EXERCISE REQUIREMENTS
Hunt through the entries for the word "United" and copy each line in which it appears.

· · ·

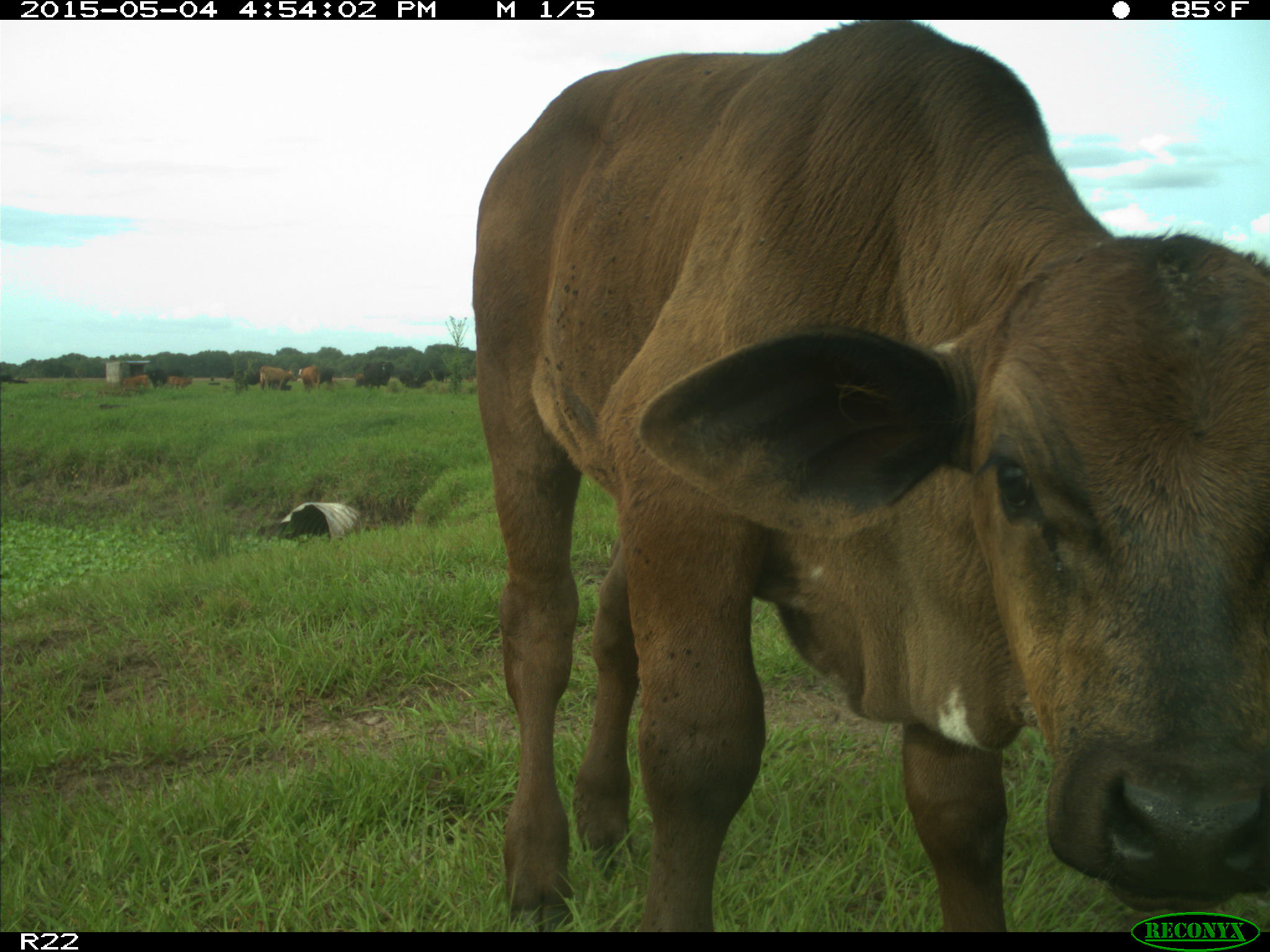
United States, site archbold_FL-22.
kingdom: Animalia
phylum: Chordata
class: Mammalia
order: Artiodactyla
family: Bovidae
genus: Bos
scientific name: Bos taurus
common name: domestic cow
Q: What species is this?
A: Bos taurus (domestic cow).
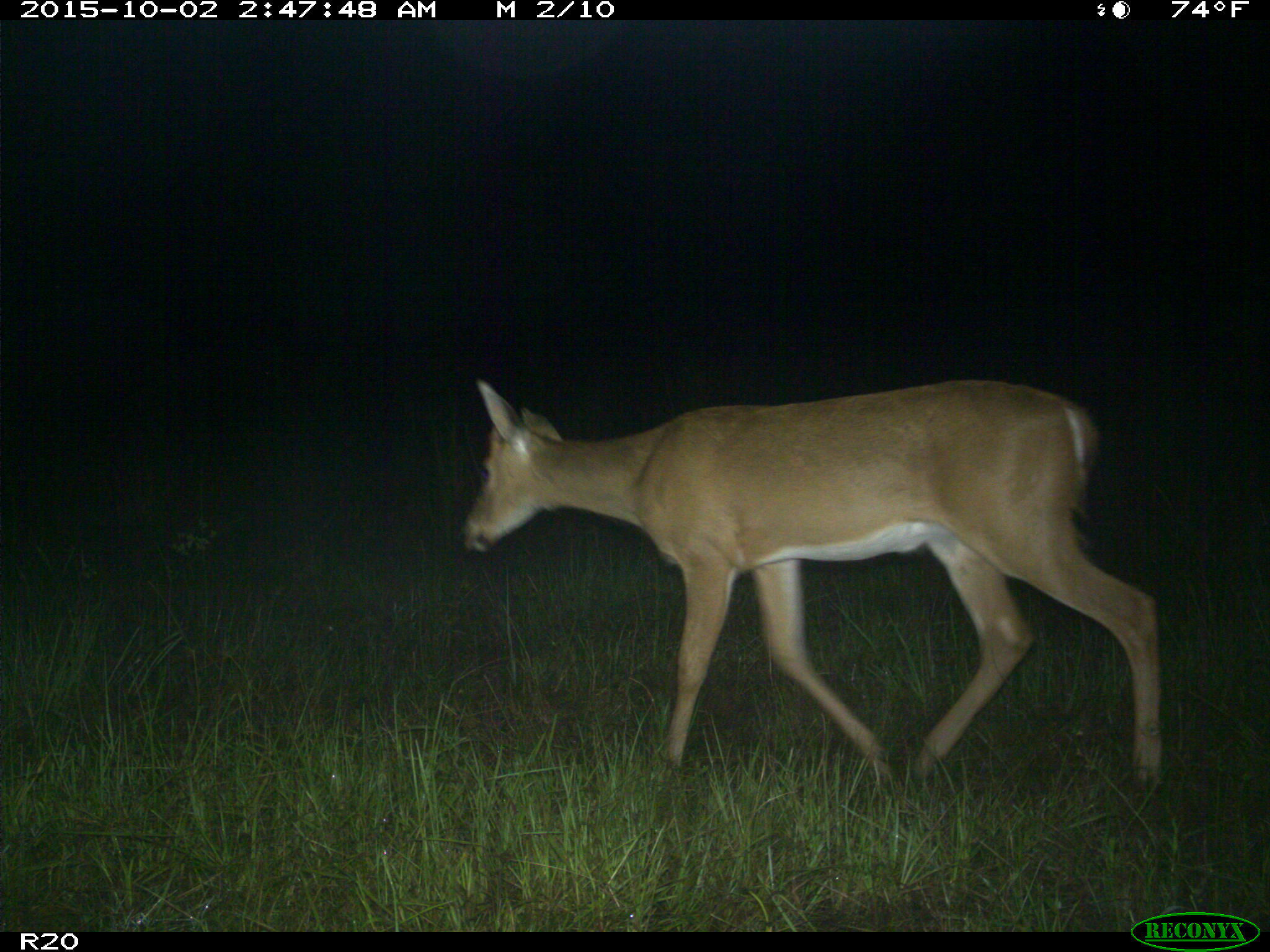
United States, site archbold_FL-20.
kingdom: Animalia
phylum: Chordata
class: Mammalia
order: Artiodactyla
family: Cervidae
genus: Odocoileus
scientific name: Odocoileus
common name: deer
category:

· · ·

WORKED SOLUTION
United States, site archbold_FL-22.
United States, site archbold_FL-20.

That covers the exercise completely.